▸ WORK TO DO
1. Answer these about the NVDIMM FAQ excerpt, one line each:
(a) For how long after the warning of AC power loss should the power supply be able to hold power?
(b) For which NVDIMM type does garbage collection really only make sense?
(c) From which Linux kernel version is generic NVDIMM-N support available?
2. Resume the NVDIMM FAQ excerpt after its final sentence, keeping its question-and-answer style.

▸ TEXT EXCERPT
____

Power supply should be able to hold power for at least 1ms after the warning of AC power loss.

Is there garbage collection on NVDIMMs?

This depends on individual vendors. NVDIMM-N may have overprovisioning and wear levering management for the NAND Flash.

Garbage collection really only makes sense for NVDIMM-F.
How is byte addressing enabled for NAND storage?

By default, the NAND storage can be addressed only through the BLOCK mode addressing. If BYTE addressability is desired, then the DDR memory at the front must provide sophisticated CACHING TECHNIQUES to trick the Host Memory Controller in to thinking that it is actually accessing a larger capacity DDR memory.
Is the restore command issued over the I2C bus?  Is that also known as the SMBus?

Yes, Yes
Could NVDIMM-F products be used as both storage and memory within the same server?

NVDIMM-F is by definition only block storage. NVDIMM-P is both (block) storage and memory.

 

COMPATIBILITY QUESTIONS

 

Is NVDIMM-N support built into the OS or do the NVDIMM vendors need to provide drivers? What OS’s (Windows version, Linux kernel version) have support?

In Linux, right from 4.2 version of the Kernel, the generic NVDIMM-N support is available.

____

▸ ENTRIES PROVIDED
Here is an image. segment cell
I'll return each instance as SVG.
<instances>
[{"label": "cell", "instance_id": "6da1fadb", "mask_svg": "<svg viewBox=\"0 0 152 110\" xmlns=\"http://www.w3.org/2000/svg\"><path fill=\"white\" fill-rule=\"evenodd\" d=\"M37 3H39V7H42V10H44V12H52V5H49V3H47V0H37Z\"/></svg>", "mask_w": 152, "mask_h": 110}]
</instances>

____

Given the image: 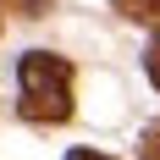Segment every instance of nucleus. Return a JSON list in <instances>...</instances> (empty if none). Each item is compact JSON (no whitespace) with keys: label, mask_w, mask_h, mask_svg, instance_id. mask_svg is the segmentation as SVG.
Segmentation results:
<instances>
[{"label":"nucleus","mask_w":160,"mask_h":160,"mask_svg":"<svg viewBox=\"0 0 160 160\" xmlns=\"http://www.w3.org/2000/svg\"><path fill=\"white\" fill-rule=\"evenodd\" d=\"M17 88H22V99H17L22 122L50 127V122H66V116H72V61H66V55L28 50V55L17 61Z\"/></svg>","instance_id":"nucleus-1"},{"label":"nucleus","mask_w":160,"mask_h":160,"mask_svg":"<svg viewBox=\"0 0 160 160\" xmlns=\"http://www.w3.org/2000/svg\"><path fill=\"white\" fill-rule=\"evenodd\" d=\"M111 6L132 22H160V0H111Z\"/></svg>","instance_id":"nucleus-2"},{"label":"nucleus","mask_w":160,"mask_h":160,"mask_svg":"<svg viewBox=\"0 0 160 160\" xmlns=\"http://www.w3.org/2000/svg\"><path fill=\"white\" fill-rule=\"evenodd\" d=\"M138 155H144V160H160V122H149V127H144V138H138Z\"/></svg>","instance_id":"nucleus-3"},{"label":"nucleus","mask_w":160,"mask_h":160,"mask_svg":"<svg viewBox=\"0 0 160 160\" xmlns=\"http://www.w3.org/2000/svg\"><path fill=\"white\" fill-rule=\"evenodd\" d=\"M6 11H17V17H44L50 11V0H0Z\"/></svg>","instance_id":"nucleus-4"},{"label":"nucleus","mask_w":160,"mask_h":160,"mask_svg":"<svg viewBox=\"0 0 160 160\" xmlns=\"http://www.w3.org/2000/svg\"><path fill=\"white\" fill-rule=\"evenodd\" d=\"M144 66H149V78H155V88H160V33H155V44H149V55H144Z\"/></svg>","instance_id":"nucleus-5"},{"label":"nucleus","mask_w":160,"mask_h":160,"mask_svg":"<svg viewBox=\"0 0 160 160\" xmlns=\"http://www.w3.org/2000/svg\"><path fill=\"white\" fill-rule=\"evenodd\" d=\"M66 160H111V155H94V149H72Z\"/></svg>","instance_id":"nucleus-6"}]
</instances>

____

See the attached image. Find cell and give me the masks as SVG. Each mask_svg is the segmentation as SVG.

____

▸ THE ANSWERS
1.
(a) At least 1ms.
(b) NVDIMM-F.
(c) Version 4.2.

2.
All the necessary drivers are provided in the OS itself.

Regarding the Linux distributions, only Fedora and Ubuntu have upgraded themselves to the 4.x kernel.

The crucial aspect is, the BIOS/MRC support needed for the vendor specific NVDIMM-N to get exposed to the Host OS.

MS Windows has OS support – need to download.
What OS support is available for NVDIMM-F? I’m assuming some sort of drivers is required.

Diablo has said they worked the BIOS vendors to enable their Memory1 product. We need to check with them.

For other NVDIMM-F vendors they would likely require drivers.

As of now no native OS support is available.
Will NVDIMMs work with typical Intel servers that are 2-3 years old?   What are the hardware requirements?

The depends on the CPU. For Haswell, Grantley, Broadwell, and Purley the NVDIMM-N are and/or will be supported

The hardware requires that the CPLD, SAVE, and ADR signals are present

Is RDMA compatible with NVDIMM-F or NVDIMM-N?

The RDMA (Remote Direct Memory Access) is not available by default for NVDIMM-N and NVDIMM-F.

A software layer/extension needs to be written to accommodate that. Works are in progress by the PMEM committee (www.pmem.io) to make the RDMA feature available transparently for the applications in the future.

SNIA Reference: http://www.snia.org/sites/default/files/SDC15_presentations/persistant_mem/ChetDouglas_RDMA_with_PM.pdf
What’s the highest capacity that an NVDIMM-N can support?

Currently 8GB and 16GB but this depends on individual vendor’s roadmaps.

 

COST QUESTIONS

What is the NVDIMM cost going to look like compared to other flash type storage options?

This relates directly to what types and quantizes of Flash, DRAM, controllers and other components are used for each type.

 

MISCELLANEOUS QUESTIONS

How many vendors offer NVDIMM products?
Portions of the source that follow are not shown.